Tangled: Woman and Rapunzel Essay
For many years women have watched or read a fairytale at some point in their childhood. Author Marcia Lieberman discusses the negative qualities about these fairytales in her essay “Some Day My Prince Will Come”. She shows how girls want to be like these princesses by wanting to be pretty and seeing ugly as intolerable or evil.
In the new Disney film Tangled, although they did improve, they still possess many negative qualities that older fairytales have. Princess Rapunzel was taken from the king and queens castle by mother Gothel. Rapunzel possessed the power, in her long blonde hair, to keep mother Gothel young.She is kept away from the world in a tall tower hidden away. Every year on her birthday, Rapunzel sees magical lights floating in the air.
On her 18th birthday she decides she wants to go see the lights. A young thief named Flynn Rider enters into her life when he decides to hide from guards in her tower. He promises to take her to the lights. They set out on their journey and on the way Flynn and Rapunzel start having feelings for each other.
Despite the progression Tangled did make, it still maintains many negative gender role examples such as being beautiful, women being passive, and the need to get married and become wealthy.Tangled demonstrates to its young viewers that one of the most important things in life is to be beautiful. One example of this is Rapunzel herself; she is a young, attractive blond girl with huge sparkling green eyes. Besides her physical beauty she also possesses inner beauty such as her love and kindness for everything and everybody. In the movie everybody loves her and she loves them back. As in the older fairytales, the leading female character is Beautiful, young, and kind. Lieberman quotes in her essay “…focus on beauty as a girls most valuable asset” (Lieberman Paragraph 2).

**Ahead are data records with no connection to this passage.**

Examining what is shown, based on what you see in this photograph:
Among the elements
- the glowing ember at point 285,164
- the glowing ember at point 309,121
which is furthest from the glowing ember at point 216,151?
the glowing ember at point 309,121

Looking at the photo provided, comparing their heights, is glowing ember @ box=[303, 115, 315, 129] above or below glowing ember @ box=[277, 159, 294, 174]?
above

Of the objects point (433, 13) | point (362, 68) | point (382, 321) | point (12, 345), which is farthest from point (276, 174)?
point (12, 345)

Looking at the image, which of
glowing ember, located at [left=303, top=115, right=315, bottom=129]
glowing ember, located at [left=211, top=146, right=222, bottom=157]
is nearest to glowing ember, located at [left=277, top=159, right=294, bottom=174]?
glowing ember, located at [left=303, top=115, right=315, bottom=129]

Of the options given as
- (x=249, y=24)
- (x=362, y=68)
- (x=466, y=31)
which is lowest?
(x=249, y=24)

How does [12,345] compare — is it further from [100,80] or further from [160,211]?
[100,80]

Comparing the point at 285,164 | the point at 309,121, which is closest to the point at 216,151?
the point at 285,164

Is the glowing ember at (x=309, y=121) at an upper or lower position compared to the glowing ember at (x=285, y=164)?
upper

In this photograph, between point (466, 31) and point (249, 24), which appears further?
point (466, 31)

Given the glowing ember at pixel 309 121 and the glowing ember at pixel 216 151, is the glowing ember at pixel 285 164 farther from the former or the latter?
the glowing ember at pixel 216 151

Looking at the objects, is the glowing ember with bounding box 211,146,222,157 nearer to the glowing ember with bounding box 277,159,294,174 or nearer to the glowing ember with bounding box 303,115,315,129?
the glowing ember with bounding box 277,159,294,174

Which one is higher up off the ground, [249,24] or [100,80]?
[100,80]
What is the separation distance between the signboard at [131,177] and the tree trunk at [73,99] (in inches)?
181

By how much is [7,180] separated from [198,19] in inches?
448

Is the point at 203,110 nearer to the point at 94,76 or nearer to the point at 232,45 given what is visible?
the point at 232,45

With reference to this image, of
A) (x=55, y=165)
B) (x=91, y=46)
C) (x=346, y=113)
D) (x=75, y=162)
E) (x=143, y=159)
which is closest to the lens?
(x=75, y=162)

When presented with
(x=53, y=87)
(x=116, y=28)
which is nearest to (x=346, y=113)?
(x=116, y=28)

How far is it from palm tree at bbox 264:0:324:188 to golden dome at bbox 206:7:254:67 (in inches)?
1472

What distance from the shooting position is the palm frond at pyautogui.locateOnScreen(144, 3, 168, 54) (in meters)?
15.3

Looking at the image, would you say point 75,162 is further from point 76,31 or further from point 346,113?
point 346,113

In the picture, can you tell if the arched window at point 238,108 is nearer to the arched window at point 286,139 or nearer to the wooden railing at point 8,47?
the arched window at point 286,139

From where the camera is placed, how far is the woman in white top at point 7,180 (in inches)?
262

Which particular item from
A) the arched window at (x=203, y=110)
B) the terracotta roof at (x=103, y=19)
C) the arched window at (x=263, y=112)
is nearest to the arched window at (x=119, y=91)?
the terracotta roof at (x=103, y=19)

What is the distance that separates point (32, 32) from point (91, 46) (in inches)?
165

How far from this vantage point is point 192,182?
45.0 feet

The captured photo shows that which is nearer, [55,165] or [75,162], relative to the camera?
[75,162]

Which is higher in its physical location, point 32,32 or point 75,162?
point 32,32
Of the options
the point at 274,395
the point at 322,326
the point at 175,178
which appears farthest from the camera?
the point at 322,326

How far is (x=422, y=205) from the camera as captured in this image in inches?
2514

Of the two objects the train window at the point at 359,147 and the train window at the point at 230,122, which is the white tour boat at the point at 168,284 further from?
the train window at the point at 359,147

This quote says that due to fairytales, young girls have reason to believe that if they are beautiful, a young prince will sweep them off their feet without them having to do anything. In Tangled as in most fairytales, the main women character has passive and shy characteristics. Rapunzel appears helpless and in need of a strong man, like Flynn, to get her to where she needs to go. In Marcia Lieberman’s essay she states that the nice, young girl never runs away, but sticks around no matter how badly they are treated. This sends a message to young viewers that doing something on your own isn’t necessary.It sends a message to them that passive women end up with everything they could ever ask for just like Rapunzel did. In the end of many fairytales, the beautiful young woman always gets married and obtains wealth.
Rapunzel, in the end of Tangled, gained everything. She married a young handsome man and inherited her mother and father’s wealth and kingdom. Lieberman states in her essay, that marriage and wealth are one of the most important things in a fairytales ending. This leads girls to believe that once they get married they will be waited on hand and foot for the rest of their lives.The reality is that this most likely won’t be true for most women. In conclusion, even though Tangled does improve a lot from the older fairytales, it still shows negative gender role examples.
Young girls automatically see the young beautiful girl and assume she is the good one. Anybody in the movie that isn’t beautiful is thought to be the evil or bad character. Young viewers also witness the beautiful one being very passive and shy around others. Young viewers witness that even though these characters are shy, they end up with everything like wealth and marriage.Disney needs to start improving their movies and making more of them like Shrek. In Shrek the beautiful princess named Fiona is cursed with a spell turning her into an ogre at sunset. She needs to marry a human prince to break the dreadful curse.
Shrek, another ogre, was chosen by Lord Farquaad to embark on this journey in order to save his swamp. They go on a journey together to bring her to her prince but instead of falling for him and breaking the spell, she falls for Shrek and remains an ogre forever. If Disney makes more movies like these then younger viewers may have a better chance of living happily ever after.